# Problem to solve
In the entries below, the word "distinguish" appears on some lines. Copy each of those lines.

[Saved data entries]

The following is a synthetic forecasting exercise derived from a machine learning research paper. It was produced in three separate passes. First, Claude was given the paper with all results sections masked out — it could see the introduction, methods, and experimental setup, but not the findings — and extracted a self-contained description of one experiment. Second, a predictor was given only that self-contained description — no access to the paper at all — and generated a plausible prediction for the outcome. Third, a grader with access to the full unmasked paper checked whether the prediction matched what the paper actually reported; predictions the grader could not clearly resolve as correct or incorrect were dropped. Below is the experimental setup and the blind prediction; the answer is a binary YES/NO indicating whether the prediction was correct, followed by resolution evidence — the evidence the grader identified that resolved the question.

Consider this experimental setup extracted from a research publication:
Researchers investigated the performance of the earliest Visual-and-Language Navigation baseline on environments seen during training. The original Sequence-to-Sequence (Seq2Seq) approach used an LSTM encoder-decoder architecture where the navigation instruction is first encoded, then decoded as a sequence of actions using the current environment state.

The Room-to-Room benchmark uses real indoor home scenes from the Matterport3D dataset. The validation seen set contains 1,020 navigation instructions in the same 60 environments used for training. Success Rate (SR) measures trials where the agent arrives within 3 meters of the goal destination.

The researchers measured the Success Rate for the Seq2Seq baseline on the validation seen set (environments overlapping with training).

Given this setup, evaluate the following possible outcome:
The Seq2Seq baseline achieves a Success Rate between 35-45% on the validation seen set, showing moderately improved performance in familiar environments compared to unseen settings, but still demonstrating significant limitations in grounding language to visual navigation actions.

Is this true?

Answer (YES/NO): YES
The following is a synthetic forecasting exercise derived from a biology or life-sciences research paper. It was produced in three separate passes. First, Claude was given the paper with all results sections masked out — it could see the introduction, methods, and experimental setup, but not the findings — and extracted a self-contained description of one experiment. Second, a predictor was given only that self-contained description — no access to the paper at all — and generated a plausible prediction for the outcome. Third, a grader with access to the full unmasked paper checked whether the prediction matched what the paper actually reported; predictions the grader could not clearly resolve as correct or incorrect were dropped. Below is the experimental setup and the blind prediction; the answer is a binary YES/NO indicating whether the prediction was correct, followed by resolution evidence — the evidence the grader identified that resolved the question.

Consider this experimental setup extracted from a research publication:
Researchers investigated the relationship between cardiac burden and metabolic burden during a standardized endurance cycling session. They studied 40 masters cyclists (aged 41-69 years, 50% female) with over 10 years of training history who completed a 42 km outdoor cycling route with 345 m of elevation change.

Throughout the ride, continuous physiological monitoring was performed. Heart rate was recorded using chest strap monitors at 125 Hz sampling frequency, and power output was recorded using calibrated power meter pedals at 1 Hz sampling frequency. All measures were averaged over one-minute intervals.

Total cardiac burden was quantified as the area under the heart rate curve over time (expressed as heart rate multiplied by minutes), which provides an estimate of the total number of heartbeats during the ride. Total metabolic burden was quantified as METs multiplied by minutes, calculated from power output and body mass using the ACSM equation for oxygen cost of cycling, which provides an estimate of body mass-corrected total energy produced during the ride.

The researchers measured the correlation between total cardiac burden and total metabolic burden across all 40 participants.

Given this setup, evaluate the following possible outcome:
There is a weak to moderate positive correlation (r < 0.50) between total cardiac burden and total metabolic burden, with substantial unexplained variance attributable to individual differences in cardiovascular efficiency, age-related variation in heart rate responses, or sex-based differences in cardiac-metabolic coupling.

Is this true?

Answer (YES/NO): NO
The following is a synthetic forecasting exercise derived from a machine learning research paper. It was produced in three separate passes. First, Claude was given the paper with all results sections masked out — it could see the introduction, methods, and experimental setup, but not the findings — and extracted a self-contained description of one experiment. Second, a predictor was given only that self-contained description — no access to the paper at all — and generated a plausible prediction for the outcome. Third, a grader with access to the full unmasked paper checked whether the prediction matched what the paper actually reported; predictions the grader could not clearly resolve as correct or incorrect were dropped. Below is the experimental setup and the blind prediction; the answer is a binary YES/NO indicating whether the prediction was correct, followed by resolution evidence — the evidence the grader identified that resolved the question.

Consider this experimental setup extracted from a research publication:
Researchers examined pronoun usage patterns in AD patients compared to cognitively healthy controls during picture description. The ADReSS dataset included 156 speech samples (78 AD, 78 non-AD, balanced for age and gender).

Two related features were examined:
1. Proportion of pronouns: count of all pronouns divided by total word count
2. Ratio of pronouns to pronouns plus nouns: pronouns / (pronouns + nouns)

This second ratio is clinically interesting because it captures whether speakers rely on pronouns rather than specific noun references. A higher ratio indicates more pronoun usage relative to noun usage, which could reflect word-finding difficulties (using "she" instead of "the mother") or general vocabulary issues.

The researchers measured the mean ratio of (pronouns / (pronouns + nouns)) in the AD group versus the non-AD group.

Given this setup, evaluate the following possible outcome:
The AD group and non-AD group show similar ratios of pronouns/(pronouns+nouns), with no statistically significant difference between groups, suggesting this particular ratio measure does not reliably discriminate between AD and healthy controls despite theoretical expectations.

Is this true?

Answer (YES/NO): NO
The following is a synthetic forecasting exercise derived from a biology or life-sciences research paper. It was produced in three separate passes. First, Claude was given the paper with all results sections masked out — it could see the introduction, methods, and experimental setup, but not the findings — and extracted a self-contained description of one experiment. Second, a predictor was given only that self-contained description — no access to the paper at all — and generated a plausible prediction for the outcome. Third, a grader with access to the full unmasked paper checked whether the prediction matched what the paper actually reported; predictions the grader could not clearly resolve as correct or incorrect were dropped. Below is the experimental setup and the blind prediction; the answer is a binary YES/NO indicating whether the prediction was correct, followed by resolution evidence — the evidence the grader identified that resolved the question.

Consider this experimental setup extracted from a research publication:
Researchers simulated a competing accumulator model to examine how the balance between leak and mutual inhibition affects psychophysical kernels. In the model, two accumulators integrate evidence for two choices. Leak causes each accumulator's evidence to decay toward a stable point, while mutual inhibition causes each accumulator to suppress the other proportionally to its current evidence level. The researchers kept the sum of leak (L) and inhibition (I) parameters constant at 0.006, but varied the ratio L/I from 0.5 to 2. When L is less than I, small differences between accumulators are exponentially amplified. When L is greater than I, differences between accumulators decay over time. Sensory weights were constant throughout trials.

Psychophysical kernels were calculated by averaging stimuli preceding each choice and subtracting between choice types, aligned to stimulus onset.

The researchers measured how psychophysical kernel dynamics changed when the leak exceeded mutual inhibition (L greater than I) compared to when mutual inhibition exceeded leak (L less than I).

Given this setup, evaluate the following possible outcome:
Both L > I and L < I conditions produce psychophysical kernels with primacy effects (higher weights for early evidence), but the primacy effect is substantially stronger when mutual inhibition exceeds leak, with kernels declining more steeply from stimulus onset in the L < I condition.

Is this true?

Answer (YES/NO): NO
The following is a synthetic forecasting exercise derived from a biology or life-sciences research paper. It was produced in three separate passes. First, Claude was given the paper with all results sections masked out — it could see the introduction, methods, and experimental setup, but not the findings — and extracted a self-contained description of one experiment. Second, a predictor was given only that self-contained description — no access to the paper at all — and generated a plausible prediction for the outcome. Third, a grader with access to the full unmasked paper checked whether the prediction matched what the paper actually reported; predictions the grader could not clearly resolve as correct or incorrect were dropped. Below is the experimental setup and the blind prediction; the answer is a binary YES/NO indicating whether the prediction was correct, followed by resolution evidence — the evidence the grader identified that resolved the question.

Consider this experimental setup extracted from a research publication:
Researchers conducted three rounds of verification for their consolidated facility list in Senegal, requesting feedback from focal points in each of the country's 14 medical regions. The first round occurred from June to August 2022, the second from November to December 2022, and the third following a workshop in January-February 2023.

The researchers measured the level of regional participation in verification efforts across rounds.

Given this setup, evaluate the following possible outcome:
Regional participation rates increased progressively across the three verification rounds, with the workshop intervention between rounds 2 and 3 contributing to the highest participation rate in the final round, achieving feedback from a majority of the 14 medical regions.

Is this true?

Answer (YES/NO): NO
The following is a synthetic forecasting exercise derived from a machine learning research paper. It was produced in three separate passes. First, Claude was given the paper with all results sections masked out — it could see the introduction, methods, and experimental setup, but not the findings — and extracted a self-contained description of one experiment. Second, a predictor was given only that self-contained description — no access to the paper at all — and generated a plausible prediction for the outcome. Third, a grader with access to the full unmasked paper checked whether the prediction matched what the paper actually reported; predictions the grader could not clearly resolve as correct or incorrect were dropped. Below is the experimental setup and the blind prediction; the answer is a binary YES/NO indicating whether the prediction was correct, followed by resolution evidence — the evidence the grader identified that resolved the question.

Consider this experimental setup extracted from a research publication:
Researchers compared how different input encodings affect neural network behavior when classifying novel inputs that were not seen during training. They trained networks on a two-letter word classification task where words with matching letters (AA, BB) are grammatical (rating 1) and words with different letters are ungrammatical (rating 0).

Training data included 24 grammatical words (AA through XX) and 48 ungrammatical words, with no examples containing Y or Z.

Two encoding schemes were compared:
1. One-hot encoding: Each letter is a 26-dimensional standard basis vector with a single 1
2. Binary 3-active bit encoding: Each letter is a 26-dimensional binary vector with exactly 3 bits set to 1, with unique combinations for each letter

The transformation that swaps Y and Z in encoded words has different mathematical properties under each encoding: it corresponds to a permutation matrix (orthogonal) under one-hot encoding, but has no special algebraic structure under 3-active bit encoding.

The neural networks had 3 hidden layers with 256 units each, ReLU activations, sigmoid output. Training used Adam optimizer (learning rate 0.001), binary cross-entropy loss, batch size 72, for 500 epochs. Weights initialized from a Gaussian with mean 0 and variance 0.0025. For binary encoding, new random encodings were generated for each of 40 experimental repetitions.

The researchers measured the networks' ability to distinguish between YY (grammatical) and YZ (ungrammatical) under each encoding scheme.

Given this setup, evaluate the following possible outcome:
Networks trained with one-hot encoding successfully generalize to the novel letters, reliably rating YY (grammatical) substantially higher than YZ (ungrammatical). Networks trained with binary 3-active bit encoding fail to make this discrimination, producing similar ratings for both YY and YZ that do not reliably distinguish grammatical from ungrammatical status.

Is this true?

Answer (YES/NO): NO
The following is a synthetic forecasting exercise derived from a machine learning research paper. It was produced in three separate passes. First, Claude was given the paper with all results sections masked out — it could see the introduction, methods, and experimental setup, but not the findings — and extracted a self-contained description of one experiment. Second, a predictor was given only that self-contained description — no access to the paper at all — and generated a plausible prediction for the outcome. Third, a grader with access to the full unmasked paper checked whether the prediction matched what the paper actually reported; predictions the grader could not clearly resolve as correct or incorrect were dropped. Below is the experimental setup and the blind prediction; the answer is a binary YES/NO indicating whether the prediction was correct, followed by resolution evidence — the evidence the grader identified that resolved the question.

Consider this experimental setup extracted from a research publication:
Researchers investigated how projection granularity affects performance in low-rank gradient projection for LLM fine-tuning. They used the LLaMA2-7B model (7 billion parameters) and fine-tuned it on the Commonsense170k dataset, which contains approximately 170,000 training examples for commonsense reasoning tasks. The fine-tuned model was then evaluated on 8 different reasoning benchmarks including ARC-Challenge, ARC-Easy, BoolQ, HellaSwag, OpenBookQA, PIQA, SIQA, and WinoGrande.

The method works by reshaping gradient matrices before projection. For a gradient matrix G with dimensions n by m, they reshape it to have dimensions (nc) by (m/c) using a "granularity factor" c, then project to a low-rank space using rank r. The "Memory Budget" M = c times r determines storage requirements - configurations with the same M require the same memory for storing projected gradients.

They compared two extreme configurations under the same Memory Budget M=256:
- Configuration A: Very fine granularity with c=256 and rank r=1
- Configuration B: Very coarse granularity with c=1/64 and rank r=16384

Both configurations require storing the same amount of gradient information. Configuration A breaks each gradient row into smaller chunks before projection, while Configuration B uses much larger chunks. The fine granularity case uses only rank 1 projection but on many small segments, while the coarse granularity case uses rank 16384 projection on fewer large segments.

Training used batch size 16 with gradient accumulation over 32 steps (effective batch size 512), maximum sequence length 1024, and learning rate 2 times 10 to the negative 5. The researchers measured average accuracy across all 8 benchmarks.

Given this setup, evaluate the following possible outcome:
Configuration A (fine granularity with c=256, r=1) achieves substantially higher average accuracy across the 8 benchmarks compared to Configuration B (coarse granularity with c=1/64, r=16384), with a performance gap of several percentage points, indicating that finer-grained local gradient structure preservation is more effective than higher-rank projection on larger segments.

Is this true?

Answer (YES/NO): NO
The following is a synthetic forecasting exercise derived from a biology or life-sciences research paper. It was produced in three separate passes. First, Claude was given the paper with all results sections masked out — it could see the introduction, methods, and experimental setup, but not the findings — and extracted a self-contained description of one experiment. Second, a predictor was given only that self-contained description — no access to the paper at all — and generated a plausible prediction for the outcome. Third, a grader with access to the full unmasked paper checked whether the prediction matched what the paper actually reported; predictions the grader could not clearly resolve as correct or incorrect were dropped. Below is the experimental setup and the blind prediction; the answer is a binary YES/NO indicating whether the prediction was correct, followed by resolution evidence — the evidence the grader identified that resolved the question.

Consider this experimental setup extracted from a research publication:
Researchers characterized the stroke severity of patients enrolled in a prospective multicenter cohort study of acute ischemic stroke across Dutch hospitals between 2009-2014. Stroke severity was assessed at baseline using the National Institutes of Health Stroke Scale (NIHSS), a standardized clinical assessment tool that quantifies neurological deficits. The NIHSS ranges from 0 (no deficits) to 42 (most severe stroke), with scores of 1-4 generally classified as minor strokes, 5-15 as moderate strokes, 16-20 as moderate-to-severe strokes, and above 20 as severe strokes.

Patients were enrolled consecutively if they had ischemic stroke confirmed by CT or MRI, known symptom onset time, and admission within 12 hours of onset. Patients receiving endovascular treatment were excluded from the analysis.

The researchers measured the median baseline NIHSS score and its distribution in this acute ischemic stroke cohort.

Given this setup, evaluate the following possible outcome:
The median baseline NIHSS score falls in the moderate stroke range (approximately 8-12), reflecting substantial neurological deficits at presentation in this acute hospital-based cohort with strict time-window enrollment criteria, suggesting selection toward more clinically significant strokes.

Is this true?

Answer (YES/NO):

# Response for this exercise
The researchers measured the networks' ability to distinguish between YY (grammatical) and YZ (ungrammatical) under each encoding scheme.
Networks trained with one-hot encoding successfully generalize to the novel letters, reliably rating YY (grammatical) substantially higher than YZ (ungrammatical). Networks trained with binary 3-active bit encoding fail to make this discrimination, producing similar ratings for both YY and YZ that do not reliably distinguish grammatical from ungrammatical status.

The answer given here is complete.